Amnésie sélective devant les juges
À la barre, l’homme reconnaît sa dépendance à l’alcool mais prétend ne garder aucun souvenir de ses actes violents annonce nos amis du Progrès. Il ne se rappelle même pas de l’intervention des forces de l’ordre. Toutefois, face aux témoignages, il finit par admettre : « Si elle affirme que je l’ai frappée, alors j’ai dû le faire. »
Paradoxalement, la victime ne réclame aucune mesure d’interdiction de contact. Son avocate évoque son besoin compulsif de « prendre soin de tout le monde », révélant un mécanisme psychologique fréquent chez les victimes de violence conjugale.

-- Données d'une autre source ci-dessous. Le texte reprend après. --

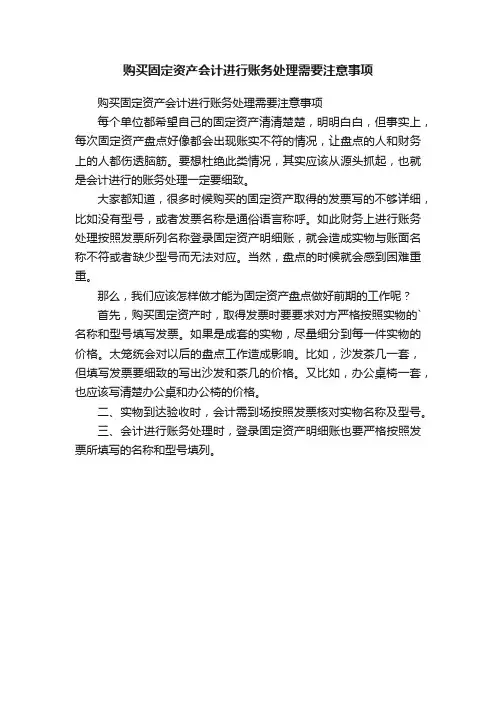 购买固定资产会计进行账务处理需要注意事项

购买固定资产会计进行账务处理需要注意事项

每个单位都希望自己的固定资产清清楚楚，明明白白，但事实上，每次固定资产盘点好像都会出现账实不符的情况，让盘点的人和财务上的人都伤透脑筋。要想杜绝此类情况，其实应该从源头抓起，也就是会计进行的账务处理一定要细致。

大家都知道，很多时候购买的固定资产取得的发票写的不够详细，比如没有型号，或者发票名称是通俗语言称呼。如此财务上进行账务处理按照发票所列名称登录固定资产明细账，就会造成实物与账面名称不符或者缺少型号而无法对应。当然，盘点的时候就会感到困难重重。

那么，我们应该怎样做才能为固定资产盘点做好前期的工作呢？

首先，购买固定资产时，取得发票时要要求对方严格按照实物的`名称和型号填写发票。如果是成套的实物，尽量细分到每一件实物的价格。太笼统会对以后的盘点工作造成影响。比如，沙发茶几一套，但填写发票要细致的写出沙发和茶几的价格。又比如，办公桌椅一套，也应该写清楚办公桌和办公椅的价格。

二、实物到达验收时，会计需到场按照发票核对实物名称及型号。

三、会计进行账务处理时，登录固定资产明细账也要严格按照发票所填写的名称和型号填列。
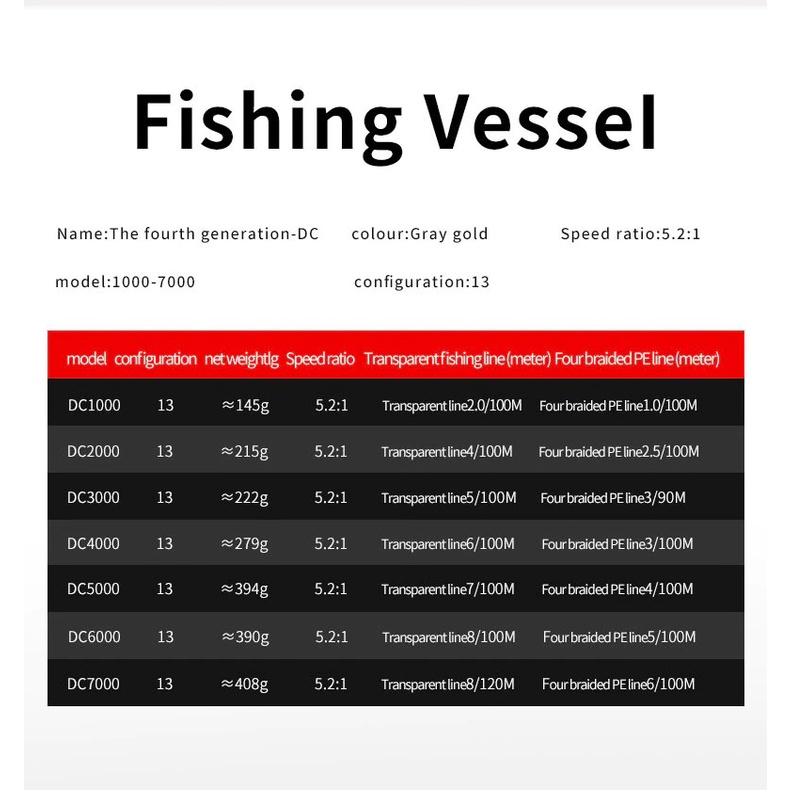 Fishing Vessel

Name:The fourth generation-DC colour:Gray gold Speed ratio:5.2:1

model:1000-7000 configuration:13

| model | configuration | net weightlg | Speed ratio | Transparent fishing line (meter) | Four braided PE line (meter) |
|---|---|---|---|---|---|
| DC1000 | 13 | ≈145g | 5.2:1 | Transparent line2.0/100M | Four braided PE line1.0/100M |
| DC2000 | 13 | ≈215g | 5.2:1 | Transparent line4/100M | Four braided PE line2.5/100M |
| DC3000 | 13 | ≈222g | 5.2:1 | Transparent line5/100M | Four braided PE line3/90M |
| DC4000 | 13 | ≈279g | 5.2:1 | Transparent line6/100M | Four braided PE line3/100M |
| DC5000 | 13 | ≈394g | 5.2:1 | Transparent line7/100M | Four braided PE line4/100M |
| DC6000 | 13 | ≈390g | 5.2:1 | Transparent line8/100M | Four braided PE line5/100M |
| DC7000 | 13 | ≈408g | 5.2:1 | Transparent line8/120M | Four braided PE line6/100M |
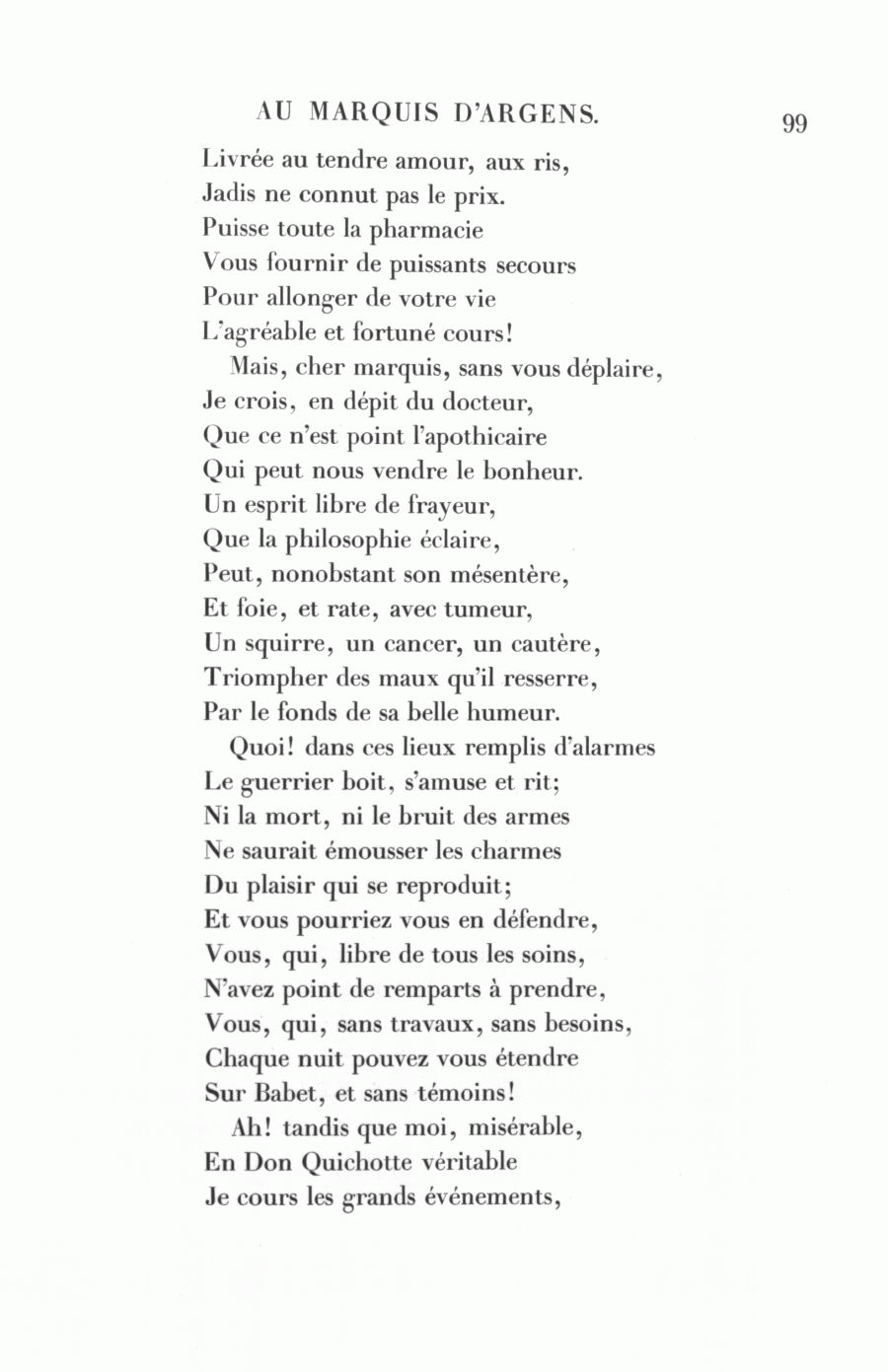 AU MARQUIS D'ARGENS. 99

Livrée au tendre amour, aux ris,
Jadis ne connut pas le prix.
Puisse toute la pharmacie
Vous fournir de puissants secours
Pour allonger de votre vie
L'agréable et fortuné cours!

Mais, cher marquis, sans vous déplaire,
Je crois, en dépit du docteur,
Que ce n'est point l'apothicaire
Qui peut nous vendre le bonheur.
Un esprit libre de frayeur,
Que la philosophie éclaire,
Peut, nonobstant son mésentère,
Et foie, et rate, avec tumeur,
Un squirre, un cancer, un cautère,
Triompher des maux qu'il resserre,
Par le fonds de sa belle humeur.

Quoi! dans ces lieux remplis d'alarmes
Le guerrier boit, s'amuse et rit;
Ni la mort, ni le bruit des armes
Ne saurait émousser les charmes
Du plaisir qui se reproduit;
Et vous pourriez vous en défendre,
Vous, qui, libre de tous les soins,
N'avez point de remparts à prendre,
Vous, qui, sans travaux, sans besoins,
Chaque nuit pouvez vous étendre
Sur Babet, et sans témoins!

Ah! tandis que moi, misérable,
En Don Quichotte véritable
Je cours les grands événements,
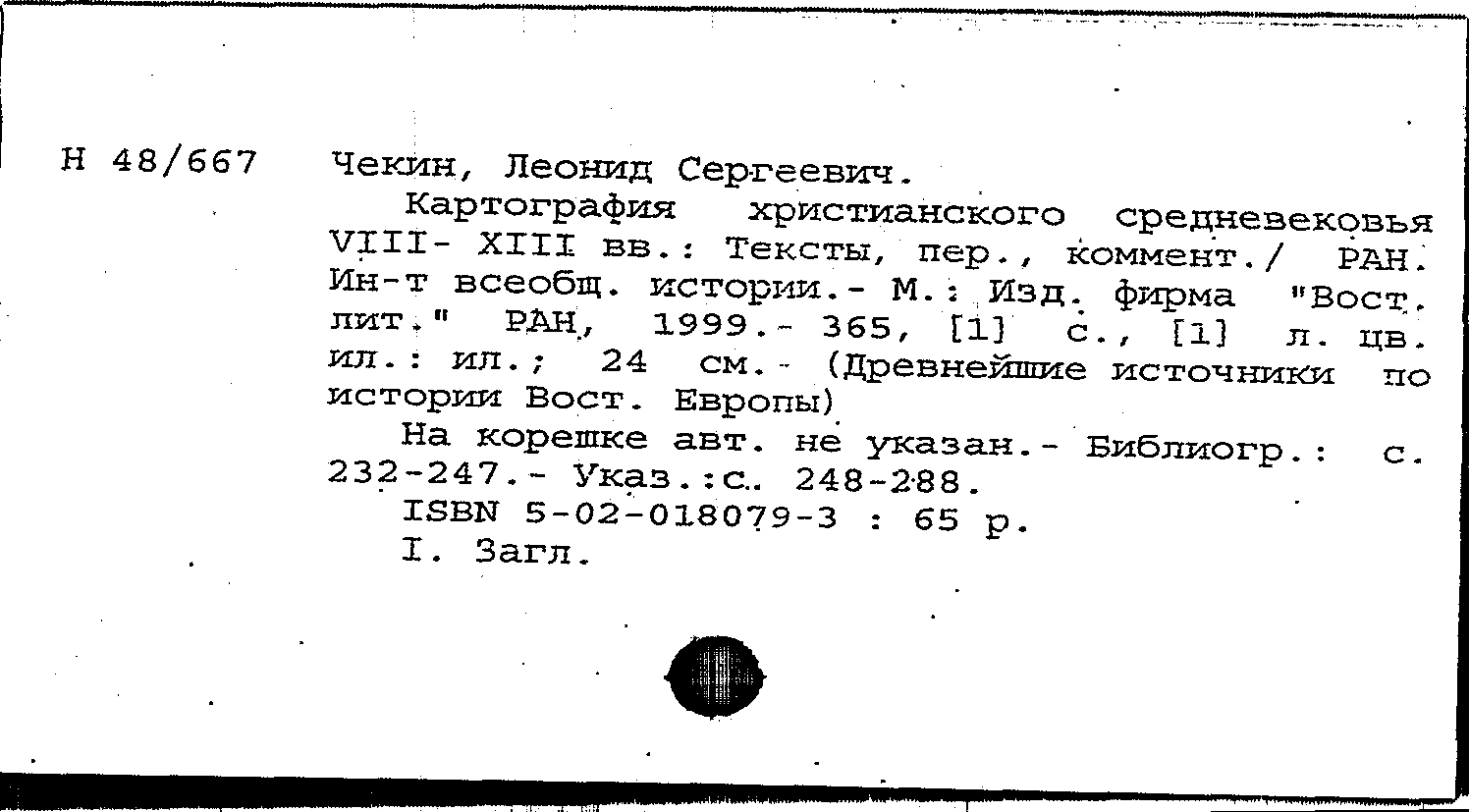 Н 48/667

Чекин, Леонид Сергеевич.

Картография христианского средневековья VIII- XIII вв.: Тексты, пер., коммент./ РАН. Ин-т всеобщ. истории.- М.: Изд. фирма "Вост. лит." РАН, 1999.- 365, [1] с., [1] л. цв. ил.: ил.; 24 см.- (Древнейшие источники по истории Вост. Европы)

На корешке авт. не указан.- Библиогр.: с. 232-247.- Указ.:с. 248-288.

ISBN 5-02-018079-3 : 65 р.

I. Загл.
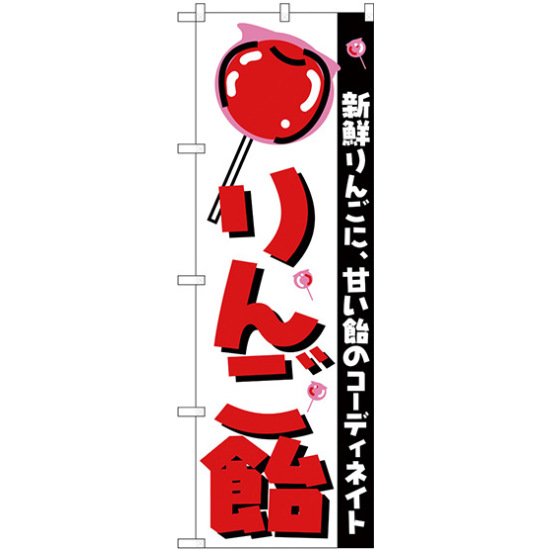 新鮮りんごに、甘い飴のコーディネイト

りんご飴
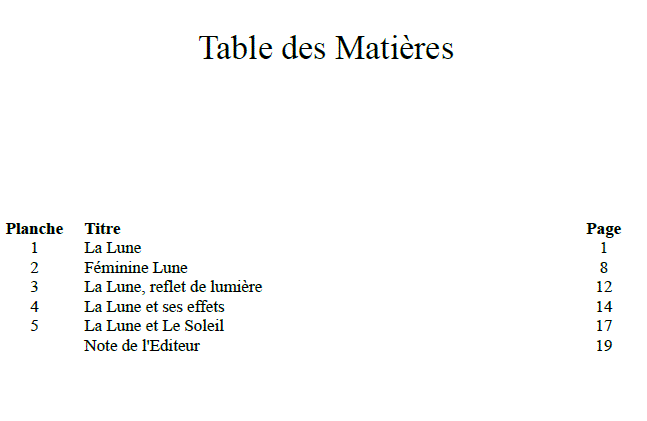 Table des Matières

| Planche | Titre | Page |
|---|---|---|
| 1 | La Lune | 1 |
| 2 | Féminine Lune | 8 |
| 3 | La Lune, reflet de lumière | 12 |
| 4 | La Lune et ses effets | 14 |
| 5 | La Lune et Le Soleil | 17 |
| | Note de l'Editeur | 19 |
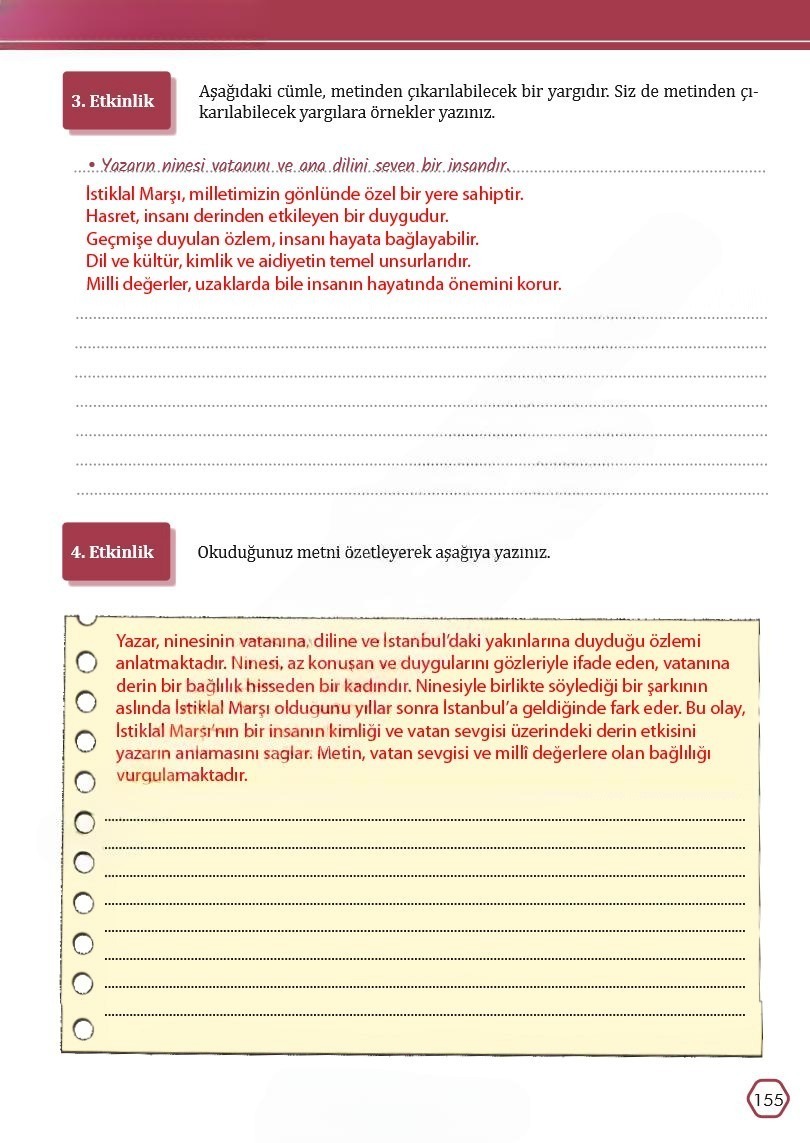 3. Etkinlik

Aşağıdaki cümle, metinden çıkarılabilecek bir yargıdır. Siz de metinden çıkarılabilecek yargılara örnekler yazınız.

• Yazarın ninesi vatanını ve ana dilini seven bir insandır.

İstiklal Marşı, milletimizin gönlünde özel bir yere sahiptir.
Hasret, insanı derinden etkileyen bir duygudur.
Geçmişe duyulan özlem, insanı hayata bağlayabilir.
Dil ve kültür, kimlik ve aidiyetin temel unsurlarıdır.
Milli değerler, uzaklarda bile insanın hayatında önemini korur.

4. Etkinlik

Okuduğunuz metni özetleyerek aşağıya yazınız.

Yazar, ninesinin vatanına, diline ve İstanbul'daki yakınlarına duyduğu özlemi anlatmaktadır. Ninesi, az konuşan ve duygularını gözleriyle ifade eden, vatanına derin bir bağlılık hisseden bir kadındır. Ninesiyle birlikte söylediği bir şarkının aslında İstiklal Marşı olduğunu yıllar sonra İstanbul'a geldiğinde fark eder. Bu olay, İstiklal Marşı'nın bir insanın kimliği ve vatan sevgisi üzerindeki derin etkisini yazarın anlamasını sağlar. Metin, vatan sevgisi ve millî değerlere olan bağlılığı vurgulamaktadır.

155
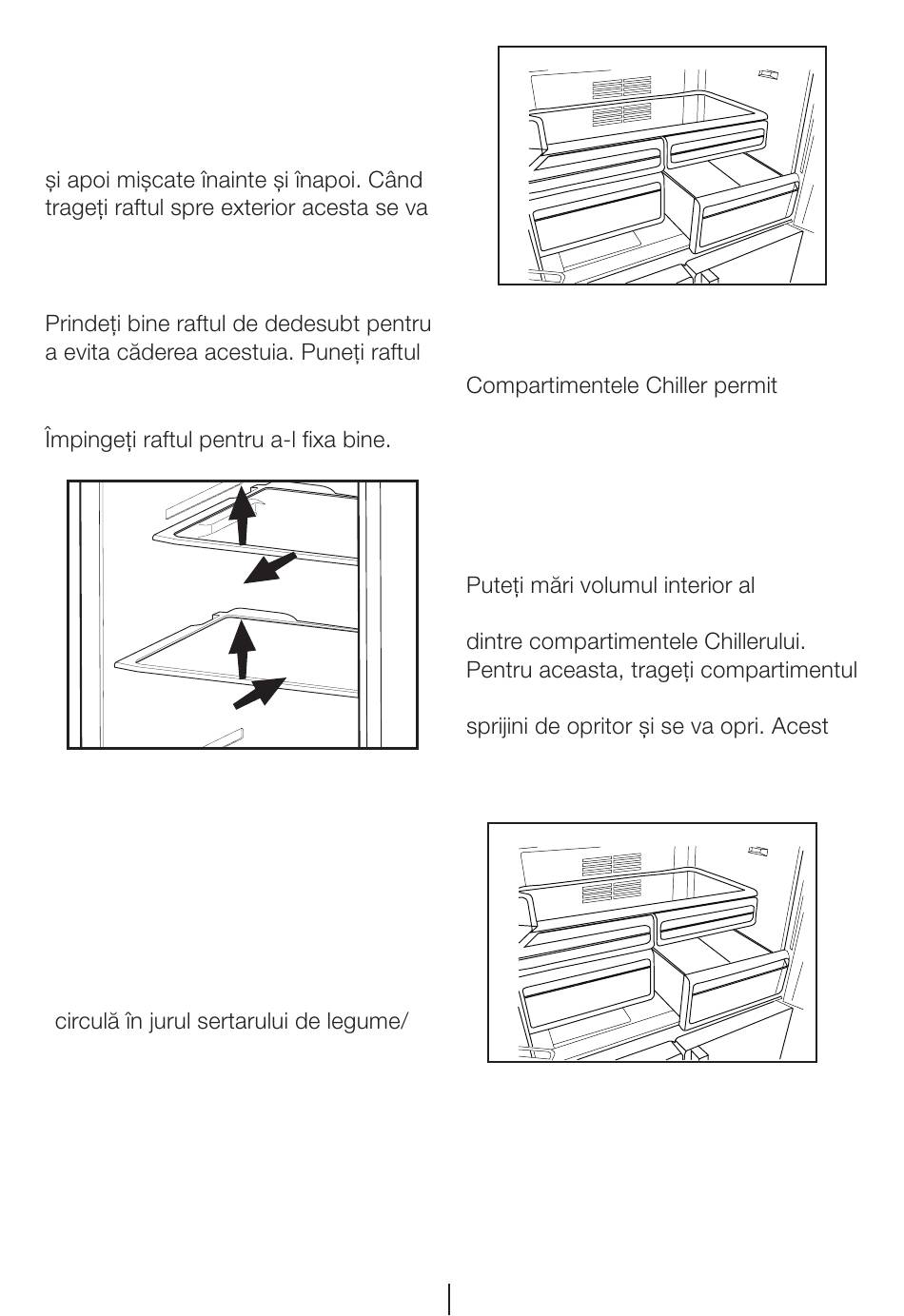 și apoi mișcate înainte și înapoi. Când trageți raftul spre exterior acesta se va

Prindeți bine raftul de dedesubt pentru a evita căderea acestuia. Puneți raftul

Împingeți raftul pentru a-l fixa bine.

circulă în jurul sertarului de legume/

Compartimentele Chiller permit

Puteți mări volumul interior al

dintre compartimentele Chillerului. Pentru aceasta, trageți compartimentul

sprijini de opritor și se va opri. Acest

La justice tranche : protection maximale
Le tribunal et le parquet ne l’entendent pas de cette oreille. La présidente du tribunal exprime ses craintes de voir la victime « se retrouver entre quatre planches ». La procureure est encore plus directe : « L’enfer pour Madame, c’est vous. Mon travail consiste à l’aider à en sortir. » Initialement, le ministère public avait requis 12 mois de prison dont 6 avec sursis probatoire, accompagnés d’une interdiction de contact et de se rendre au domicile de la victime. Le tribunal a finalement prononcé une peine de 12 mois dont 6 de sursis probatoire, assortie par ailleurs d’une interdiction de contact et de paraître au domicile de la victime.